Fri May 07, 2021 9:26 pm

RaspbianUser1 wrote:
Fri May 07, 2021 8:37 pm
Interesting list, these are programming concepts which need to be stopped I assume
That is best. If your program runs into doing any of those bad things will happen:
1) The program immediately crashes
2) The program immediately produces wrong results.
3) The program produces correct results and continues only to crash some time later.
4) The program produces correct results and continues only to cause the results of your code to be wrong some time later.
5) You never see your program produce wrong results or crash. But some cunning black hat hacker finds where your code can go wrong and contrives input to make it so so for their advantage. An "exploit". Which you might never know about until bad things are going on.
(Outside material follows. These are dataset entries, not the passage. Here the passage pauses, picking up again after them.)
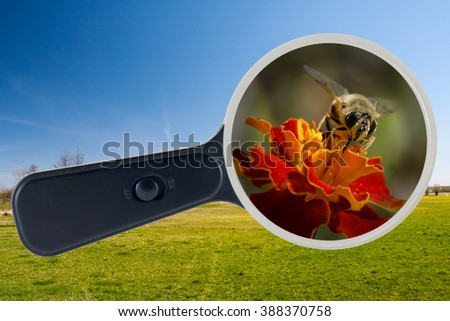 Bee and yellow flower enlarged under the microscope, clipping path - stock photo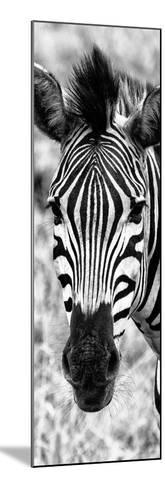 Awesome South Africa Collection Panoramic - Close-up Zebra Portrait B&W-Philippe Hugonnard-Mounted Photographic Print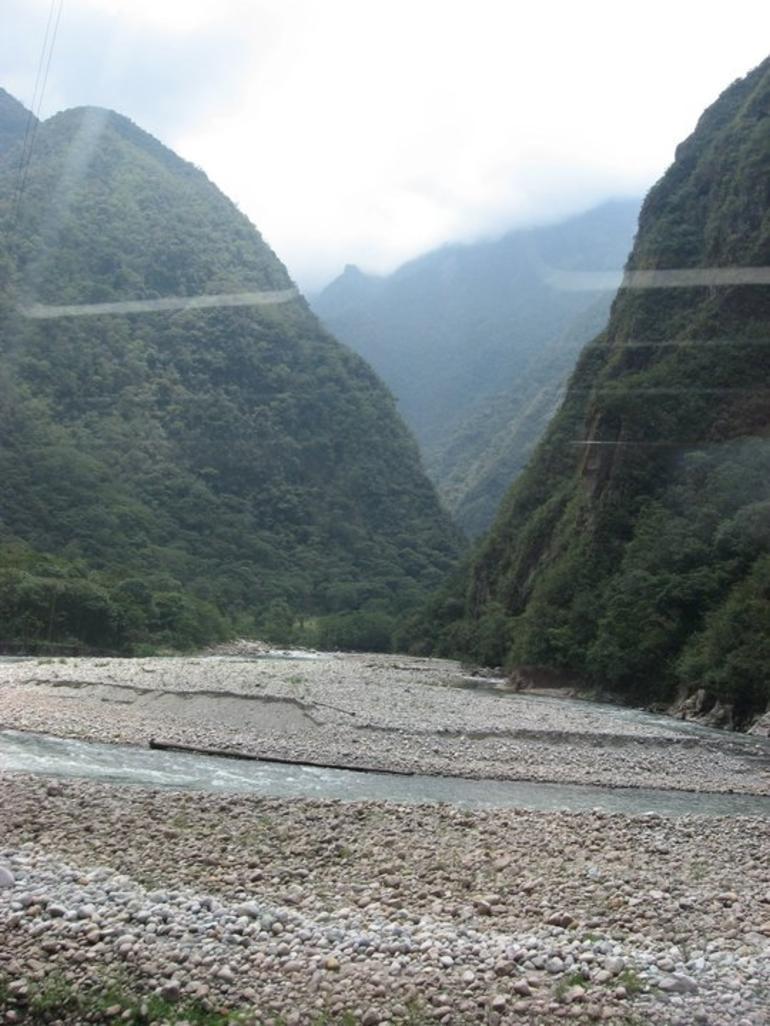 Lush Jungle - Cusco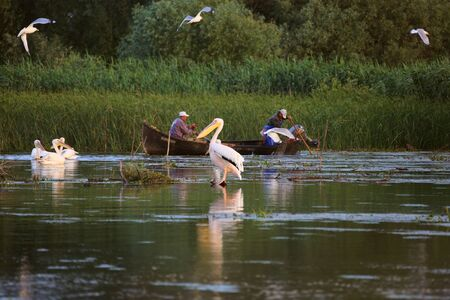 Danube Delta, Romania - June 16, 2019: Fishermen checking nets at dawn in Danube Delta Redakční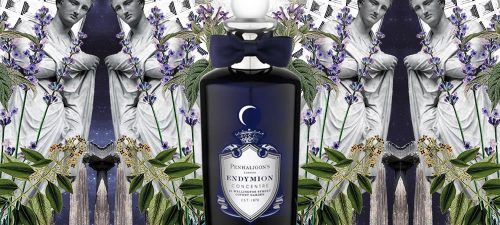 Fragrance Of The Week: Penhaligon's Endymion Concentré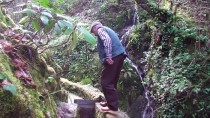 GÜMELI - Asırlık Su Değirmeninin Gönüllü İşçisi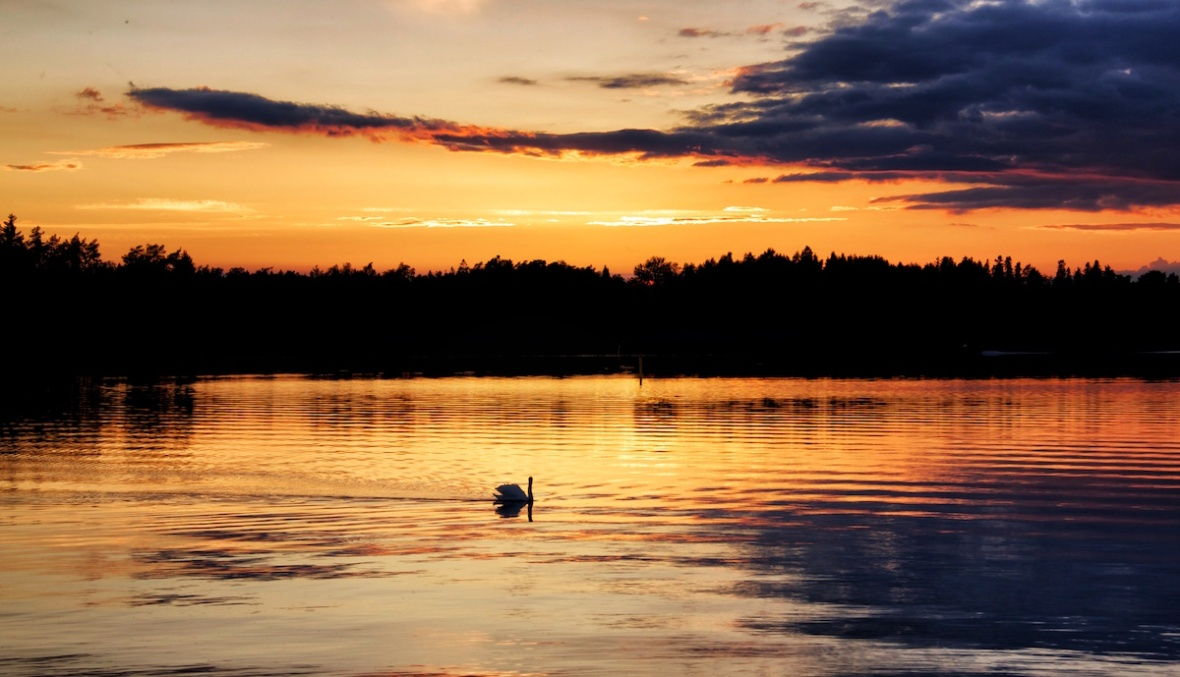 Summer swan.jpg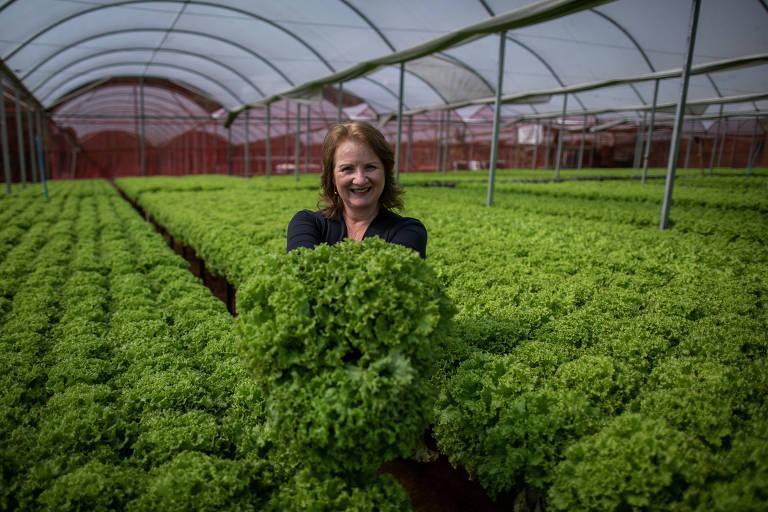 Mulher segura pé de alface, em meio a plantação de hortaliças, e sorri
Or some variation of all of the above. Often hard to debug. The best outcome would be 1). If you are lucky.

What to do:
1) Write your C code very carefully and bear in mind these possible mistakes all along the way.
2) Have your compiler issue as many warnings as possible. Using "-Wall" is the minimum. I'll leave it to others to suggest further warning options. Be sure your code compiles with no warnings.
3) Use tools like "address sanitiser", "memory sanitiser", "thread sanitiser", "valgrind" to check your code for possible undefined behaviour.

Or give up on this can of worms and program in Rust. But that is another story...
Memory in C++ is a leaky abstraction .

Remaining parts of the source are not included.